Challenge:
Turn the records below into a JSON list of strings, with each non-blank line as one string.
— Start of Stored data —
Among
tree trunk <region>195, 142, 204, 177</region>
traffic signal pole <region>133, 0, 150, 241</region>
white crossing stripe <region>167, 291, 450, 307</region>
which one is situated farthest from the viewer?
— End of Stored data —
Answer to this exercise:
[
  "Among",
  "tree trunk <region>195, 142, 204, 177</region>",
  "traffic signal pole <region>133, 0, 150, 241</region>",
  "white crossing stripe <region>167, 291, 450, 307</region>",
  "which one is situated farthest from the viewer?"
]